**EXTRACT TO READ**
Start of Block

Given the heavy college presence in our fair state, this Wall Street Journal piece ought to provide some serious food for thought:
The nation’s best-known public universities have been on an unfettered spending spree. Over the past two decades, they erected new skylines comprising snazzy academic buildings and dorms. They poured money into big-time sports programs and hired layers of administrators.
Then they passed the bill along to students.
The University of Kentucky upgraded its campus to the tune of $805,000 a day for more than a decade. Its freshmen, who come from one of America’s poorest states, paid an average $18,693 to attend in 2021-22.
Pennsylvania State University spent so much money that it now has a budget crisis—even though it’s among the most expensive public universities in the U.S. […]
Let’s compare this to UNC-Chapel Hill. In the 2021-22 school year, one full year of full-time attendance by an in-state student could cost (depending on your living arrangements) between $17,856 and $24,734. In 2023-2024, that cost range has increased to between $26,118 and $31,828.
[…] The University of Oklahoma hit students with some of the biggest tuition increases, while spending millions on projects including acquiring and renovating a 32,000-square-foot Italian monastery for its study-abroad program.
The spending is inextricably tied to the nation’s $1.6 trillion federal student debt crisis. Colleges have paid for their sprees in part by raising tuition prices, leaving many students with few options but to take on more debt. That means student loans served as easy financing for university projects.

End of Block

**REQUIRED WORK**
(a) Duplicate the passage on public university spending between "Given the heavy" and "attend in 2021-22.", inclusive.
(b) According to the piece on public university spending, how much did the University of Kentucky spend per day upgrading its campus?
(c) Take the piece on public university spending further, starting after its last sentence.

**MATERIAL PROVIDED**
Start of Block

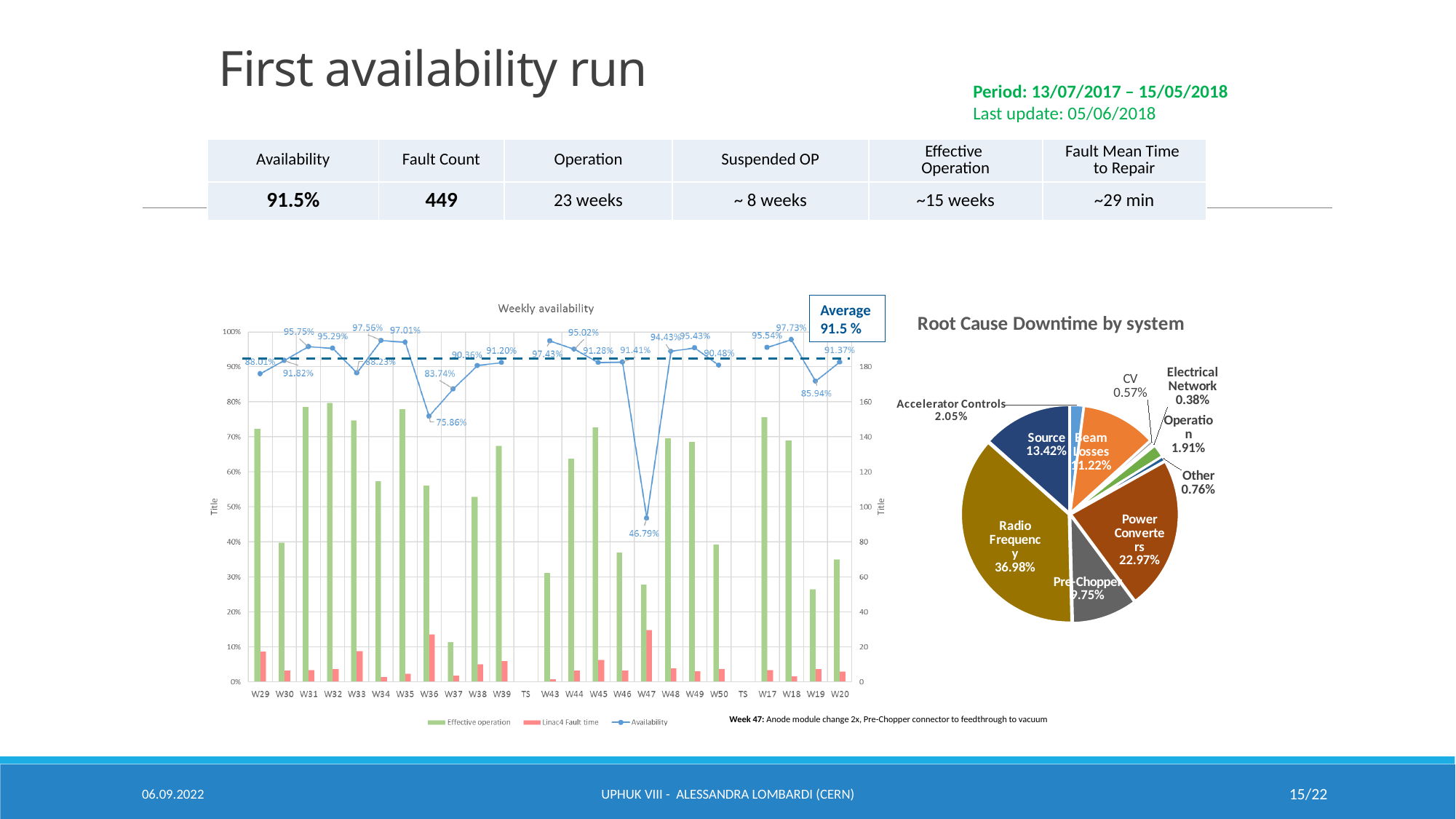
What kind of chart is the Weekly availability chart? Combined bar and line chart How many series does the legend of the Weekly availability chart list? 3 In the Weekly availability chart, what is the difference in availability between W48 and W47? 47.64 percentage points In the Root Cause Downtime by system pie chart, which system has the smallest share? Electrical Network In the Root Cause Downtime by system pie chart, how many percentage points larger is the Radio Frequency share than the Power Converters share? 14.01 percentage points How many slices does the Root Cause Downtime by system pie chart have? 10 In the Weekly availability chart, what is the availability value for W36? 75.86% In the Root Cause Downtime by system pie chart, which system accounts for the largest share of downtime? Radio Frequency In the Weekly availability chart, which week has the lowest availability? W47 In the Weekly availability chart, which week has the highest availability? W18 In the Weekly availability chart, which week has the higher availability, W31 or W32? W31 In the Root Cause Downtime by system pie chart, what share of downtime is attributed to Power Converters? 22.97%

End of Block

**RESULTS OF THE EXERCISE**
(a)
Given the heavy college presence in our fair state, this Wall Street Journal piece ought to provide some serious food for thought:
The nation’s best-known public universities have been on an unfettered spending spree. Over the past two decades, they erected new skylines comprising snazzy academic buildings and dorms. They poured money into big-time sports programs and hired layers of administrators.
Then they passed the bill along to students.
The University of Kentucky upgraded its campus to the tune of $805,000 a day for more than a decade. Its freshmen, who come from one of America’s poorest states, paid an average $18,693 to attend in 2021-22.

(b) $805,000 a day, for more than a decade.

(c)
“Students do not have the resources right now to continue to foot the bill for all of the things that the university wants to do,” said Crispin South, a 2023 Oklahoma graduate. “You can’t just continue to raise revenue by turning to students.”[…]
It has long been clear to American families that the cost of college has gone up, even at public schools designed to be affordable for state residents. To get at the root cause, The Wall Street Journal examined financial statements since 2002 from 50 universities known as flagships, typically the oldest public school in each state, and adjusted for inflation.
At the median flagship university, spending rose 38% between 2002 and 2022.
Only one school in the Journal’s analysis—the University of Idaho—spent less.
The schools paid for it in part by pulling in tuition dollars. The median flagship received more than double the revenue from undergraduate and graduate tuition and fees it did 20 years prior. Even accounting for enrollment gains, that amounted to a 64% price increase for the average student, far outpacing the growth in most big household expenses.
More tuition revenue
Public university leaders often blame stingier state funding for the need to raise tuition revenue. And three-fourths of states did cut their support, undermining a longstanding principle that schools educated the populace with government backing. But universities generally didn’t tighten their belts as a result. Rather, they raised prices far beyond what was needed to fill the hole.
For every $1 lost in state support at those universities over the two decades, the median school increased tuition and fee revenue by nearly $2.40, more than covering the cuts, the Journal found.
Through it all, schools operated in a culture that valued unrelenting growth and prioritized raising revenue over cutting costs. Administrators established ambitious strategic plans and tried to lure wealthy students with luxurious amenities. Influential college rankings rewarded those that spent more.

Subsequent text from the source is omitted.